All parts of the generator are idempotent, so running generators on existing projects can no-op.

Reqs

  • node 24+

What this does?

  • Always "type": "module"
  • Modern, incremental
  • Interactive CLI
    • choose your features
  • The generators fro the different types of projects are never out of date from each other
    • each feature/layer is a mini codemod that has to support working within all the other layers -- so eslint for example is always derived the same way -- no way for "app" and "library" configs to get out of sync

Good for:

  • demos
  • reproductions
  • existing monorepos
  • example integrations with other tools

Layers

Each layer is a standalone module that can add features to your ember project, and every layer is aware of the other layers, so if, for example, you run github actions first, and then later decide to add linting, the github actions output will be updated.

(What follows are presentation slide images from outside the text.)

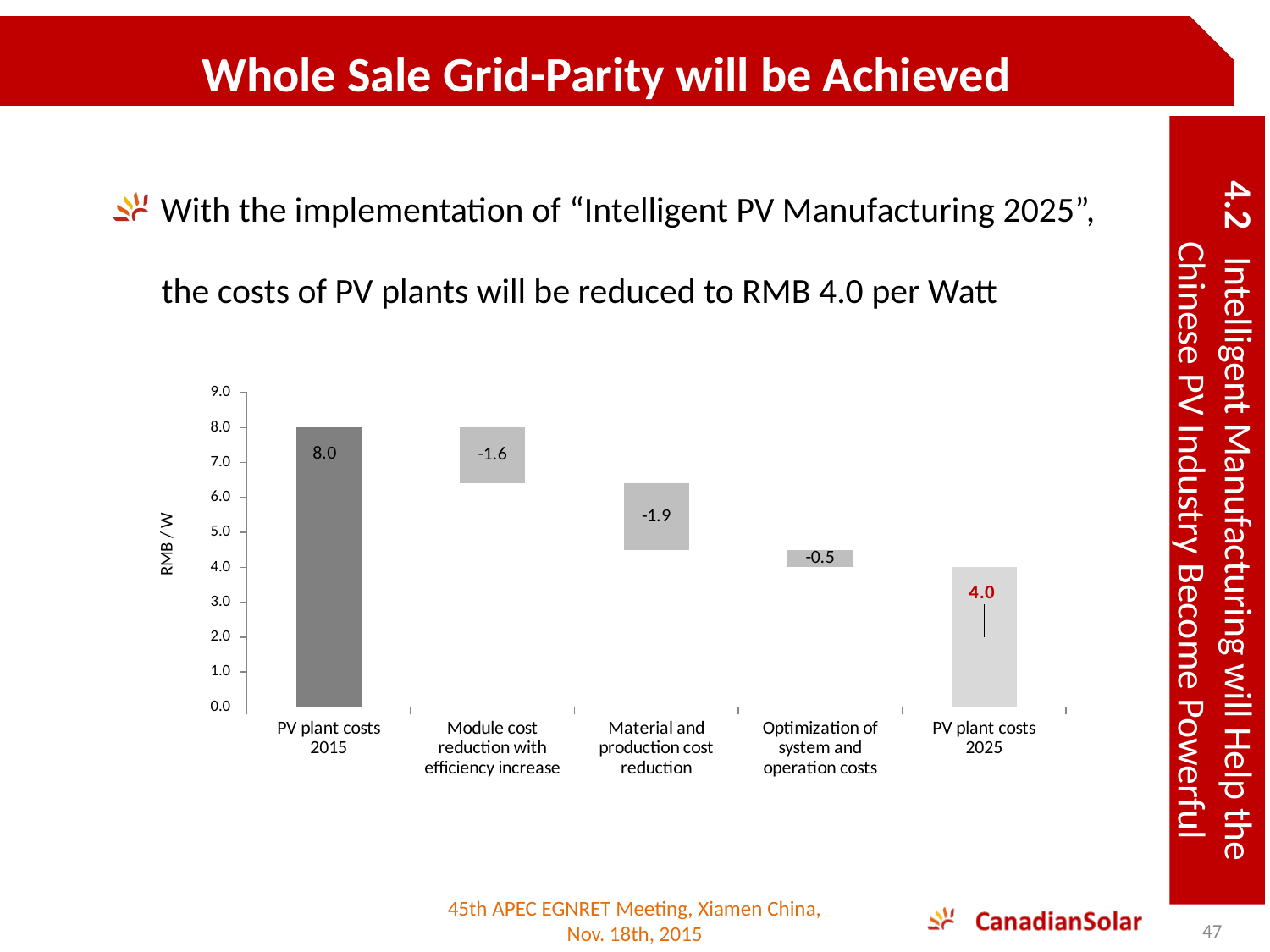
What reduction is shown for Material and production cost reduction? -1.9 What reduction is shown for Optimization of system and operation costs? -0.5 Which is larger in magnitude, the Module cost reduction with efficiency increase or the Material and production cost reduction? Material and production cost reduction What is the label of the y axis of the chart? RMB / W What is the value shown for PV plant costs 2025? 4.0 What reduction is shown for Module cost reduction with efficiency increase? -1.6 How many categories are shown on the x axis of the chart? 5 What is the difference between PV plant costs 2015 and PV plant costs 2025? 4.0 Which of the three cost reduction steps has the smallest reduction? Optimization of system and operation costs What is the value shown for PV plant costs 2015? 8.0 Is the value for PV plant costs 2025 greater or less than 5.0? less Which of the three cost reduction steps has the largest reduction? Material and production cost reduction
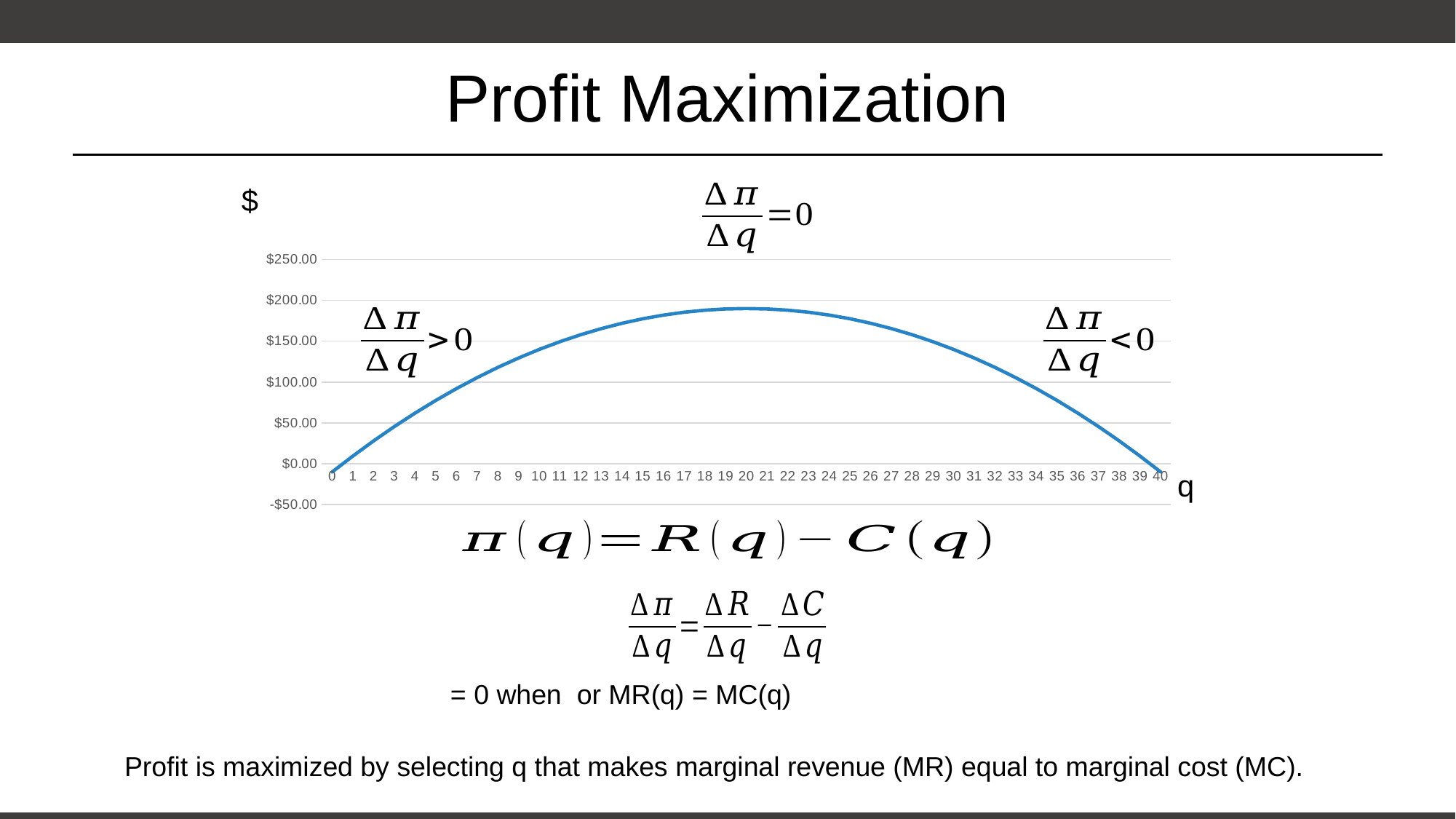
Is the value of the curve at q = 5 greater or less than $100.00? less What is the highest tick label shown on the vertical axis? $250.00 Is the value of the curve at q = 20 greater or less than $200.00? less At which value of q does the profit curve reach its highest point? 20 What kind of chart is shown on the slide? line chart Does the curve rise or fall as q increases from 0 to 20? rise Is the value of the curve at q = 20 greater or less than $150.00? greater How many points are plotted along the x axis (q from 0 to 40)? 41 Does the curve rise or fall as q increases from 20 to 40? fall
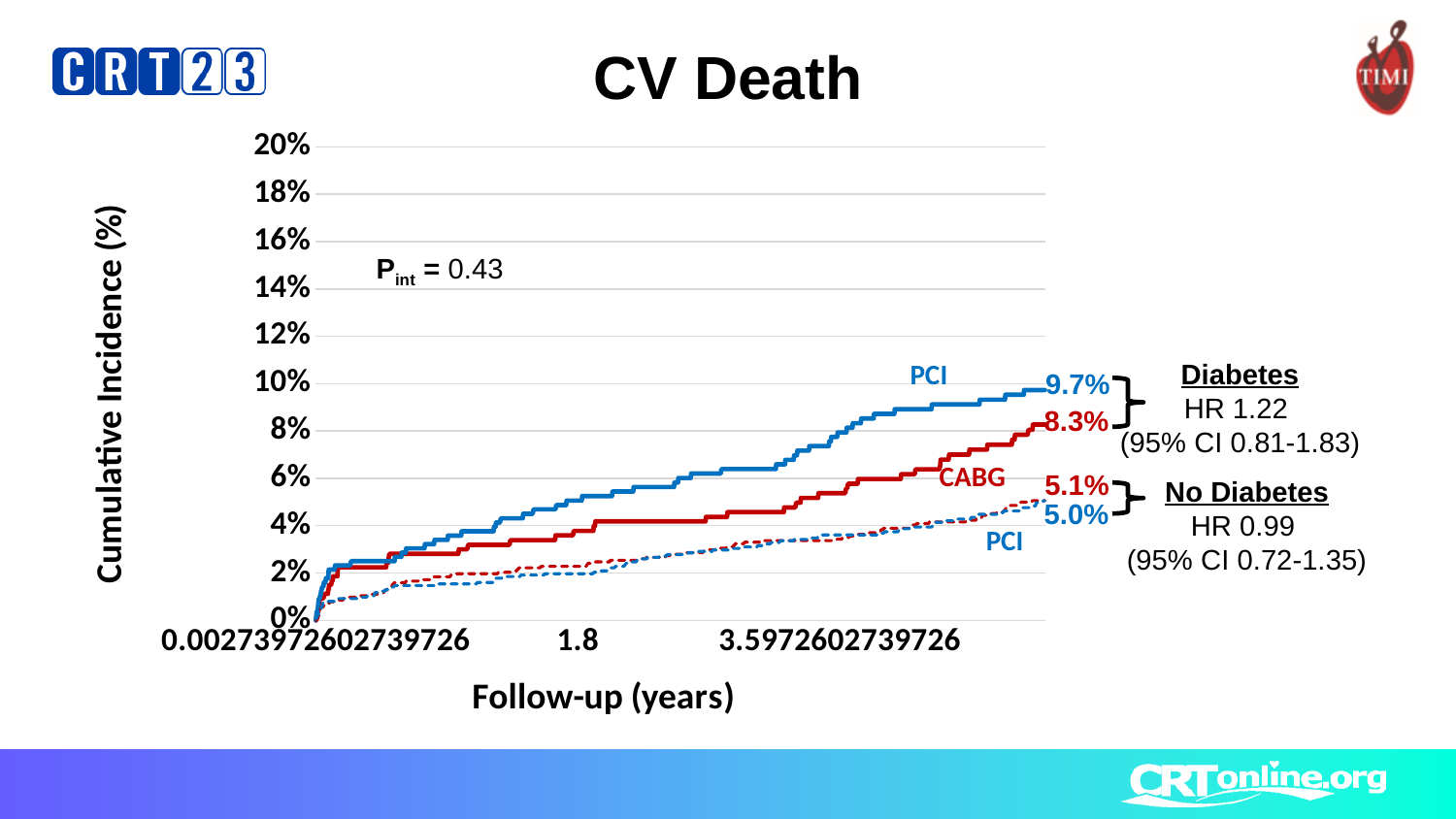
What is the 95% confidence interval reported for the No Diabetes group? 0.72-1.35 In the Diabetes group, which has the larger final cumulative incidence, PCI or CABG? PCI What is the final cumulative incidence of CV death for CABG in the No Diabetes group? 5.1% What is the title of the chart? CV Death What is the difference between the final PCI and CABG cumulative incidence values in the Diabetes group? 1.4% Which curve reaches the highest final cumulative incidence? PCI (Diabetes) What type of chart is shown on the slide? Line chart What is the label of the y-axis? Cumulative Incidence (%) What is the hazard ratio reported for the Diabetes group? HR 1.22 What is the final cumulative incidence of CV death for PCI in the No Diabetes group? 5.0% What is the final cumulative incidence of CV death for CABG in the Diabetes group? 8.3% What is the final cumulative incidence of CV death for PCI in the Diabetes group? 9.7%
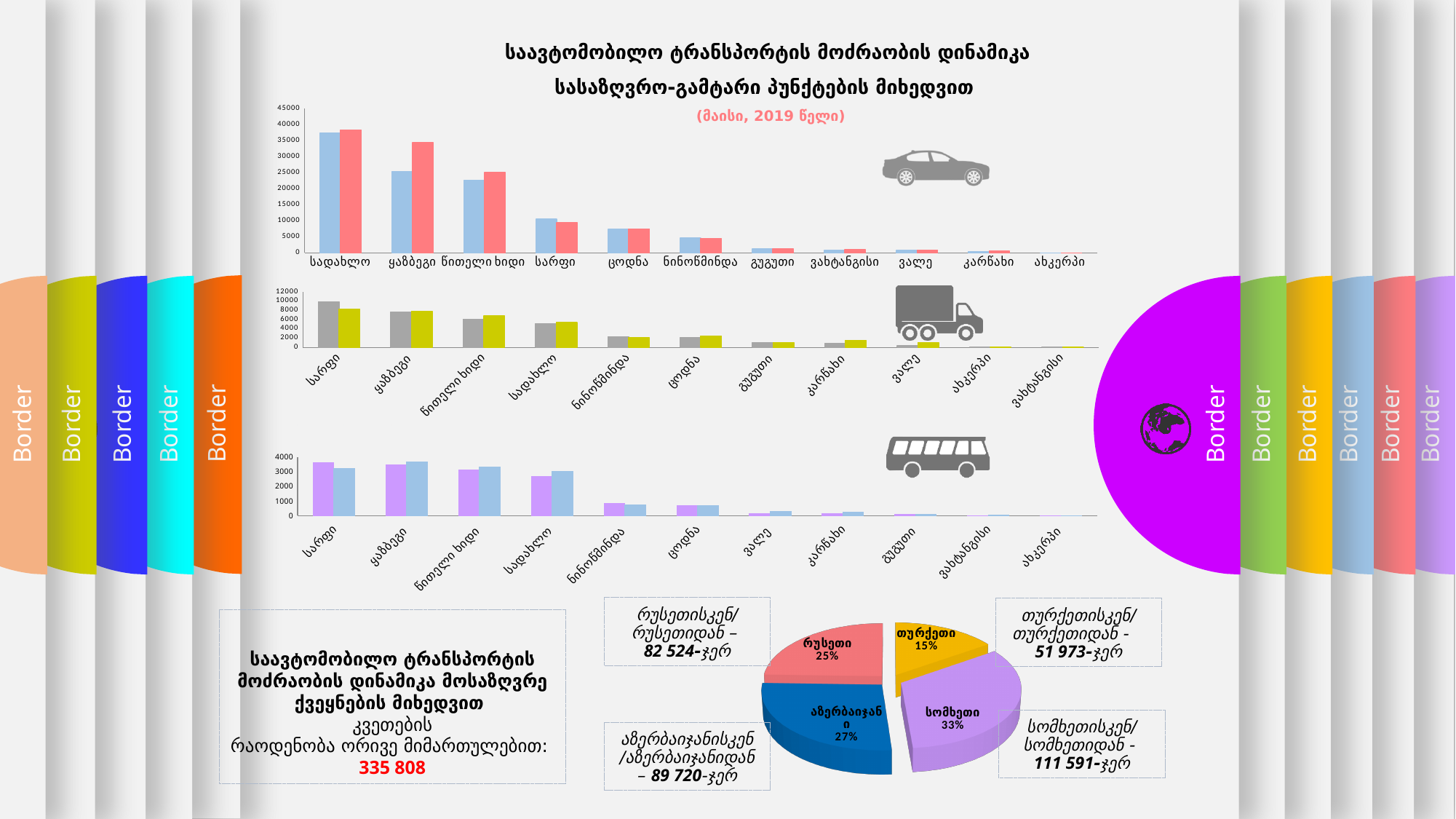
How many categories are shown on the x axis of the top chart (with the car icon)? 11 How many slices does the pie chart at the bottom of the slide have? 4 In the pie chart at the bottom of the slide, which country has the smallest slice? თურქეთი In the middle chart with the truck icon, which category has the highest values? სარფი In the pie chart at the bottom of the slide, which is larger, the share for აზერბაიჯანი or the share for რუსეთი? აზერბაიჯანი What kind of chart is the chart at the bottom of the slide showing countries? pie chart In the pie chart at the bottom of the slide, which country has the largest slice? სომხეთი What kind of chart is the top chart with the car icon? bar chart In the bottom bar chart with the bus icon, do the values rise or fall from left to right along the x axis? fall In the pie chart at the bottom of the slide, what share does სომხეთი have? 33% In the top chart with the car icon, which category has the highest values? სადახლო In the pie chart at the bottom of the slide, what is the difference in percentage points between სომხეთი and რუსეთი? 8%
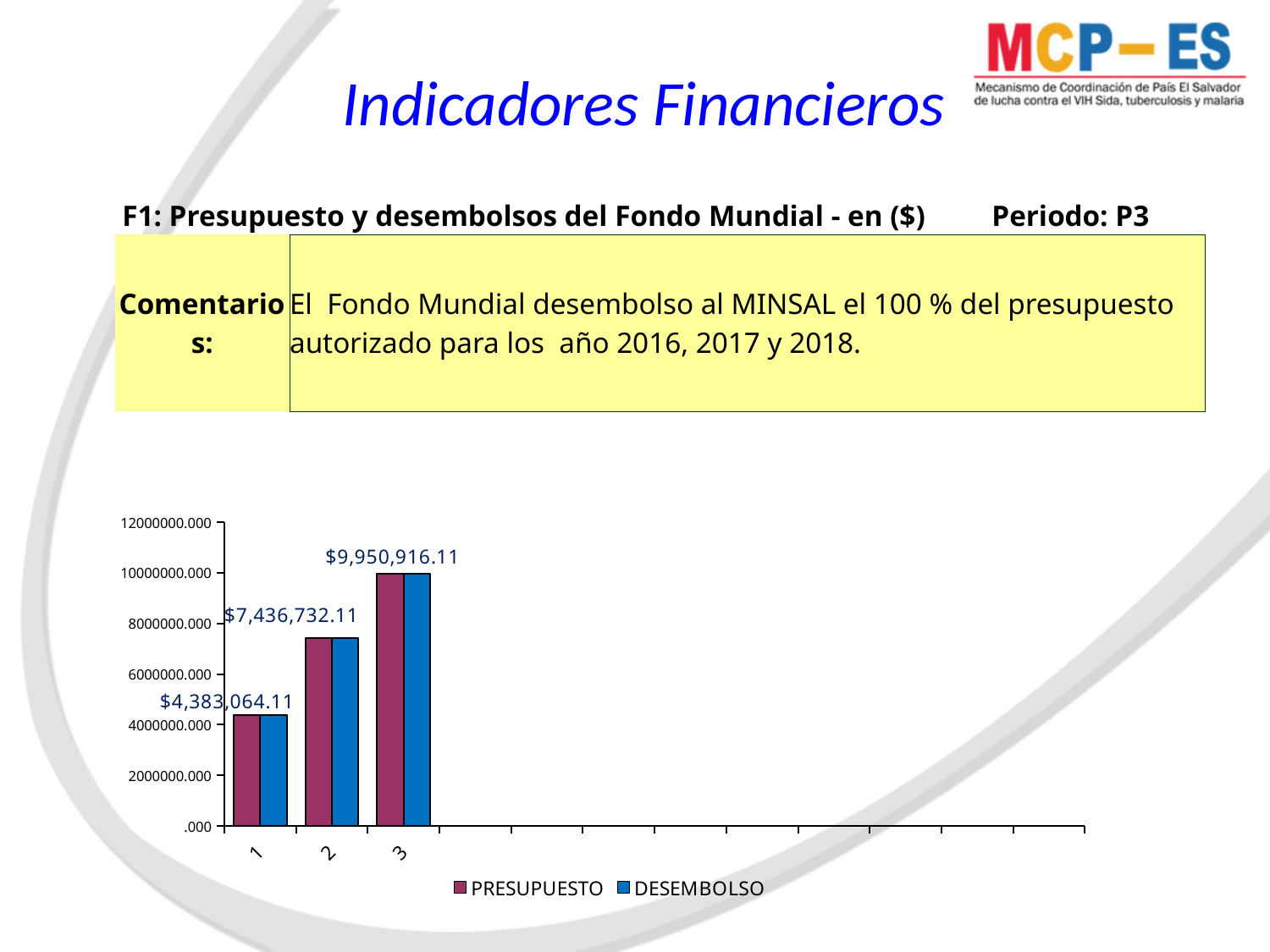
What value is labelled for category 1 in the chart? $4,383,064.11 Which category has the lowest labelled value in the chart? 1 What kind of chart is shown on the slide? Bar chart Which category has the highest labelled value in the chart? 3 What is the difference between the labelled values for category 3 and category 2? $2,514,184.00 How many series does the legend list? 2 Which is larger, the labelled value for category 2 or for category 1? Category 2 Do the values rise or fall from category 1 to category 3? Rise What is the difference between the labelled values for category 2 and category 1? $3,053,668.00 What value is labelled for category 3 in the chart? $9,950,916.11 Is the value for category 1 greater or less than 6000000.000? less What value is labelled for category 2 in the chart? $7,436,732.11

🎯 Minimal (always included)

The base layer, matching the --minimal flag from ember-cli/ember-app-blueprint#49:

  • "type": "module" in package.json
  • ✅ No @embroider/compat (faster builds)
  • ✅ No testing framework (minimal setup)
  • ✅ No linting or formatting
  • ✅ No ember-welcome-page
  • ✅ Vite-based with modern Ember

Perfect for demos, reproductions, and learning!

Git

Runs git init for you.

By default this layer is enabled, unless you are running the generator in a git repo already -- then you have to opt in to git.

GitHub Actions (optional)

Adds simple GitHub Actions workflow to your project

📝 ESLint (optional)

Adds modern ESLint configuration with:

  • TypeScript support
  • Ember plugin
  • Flat config (ESLint 9+)
  • Prettier compatibility

🎨 Prettier (optional)

Code formatting with:

  • GTS/GJS template support
  • Sensible defaults
  • Format scripts

🧪 QUnit (optional)

  • Both co-located tests as well as traditionally located tests with QUnit.
  • New Theme: qunit-theme-ember
  • Default utilities to help you find why tests are stuck

⚡ Vitest (optional)

Super experimental vitest setup using ember-vitest

Architecture

How Layers Work

  1. Discovery: CLI scans src/layers/ and imports each index.js
  2. Selection: User selects which optional layers to include
  3. Execution: Each layer's run() function is called in sequence:
    await layer.run(project);
  4. Layer Functions: Inside run(), layers use ember-apply to apply codemods in order to:
    • Copy files from files/ directory
    • Add dependencies/devDependencies to package.json
    • Add npm scripts
    • Modify package.json metadata
    • etc

Adding New Layers

To add a new layer, create a new directory in src/layers/ with:

  1. index.js - Layer definition:
import { packageJson, files } from "ember-apply";
import { join } from "node:path";

export default {
  label: "My Feature",
  description: "What this feature does",

  async run(project) {
    // Copy files from files/ directory
    await files.applyFolder(join(import.meta.dirname, "files"), project.directory);

    await packageJson.addDependencies({ "some-package": "^1.0.0" }, project.directory);

    await packageJson.addScripts({ "my-script": 'echo "Hello"' }, project.directory);
  },
};
  1. files/ directory - Template files to copy:
    • Files will be copied to the target directory maintaining structure

The CLI will automatically discover and offer it as an option!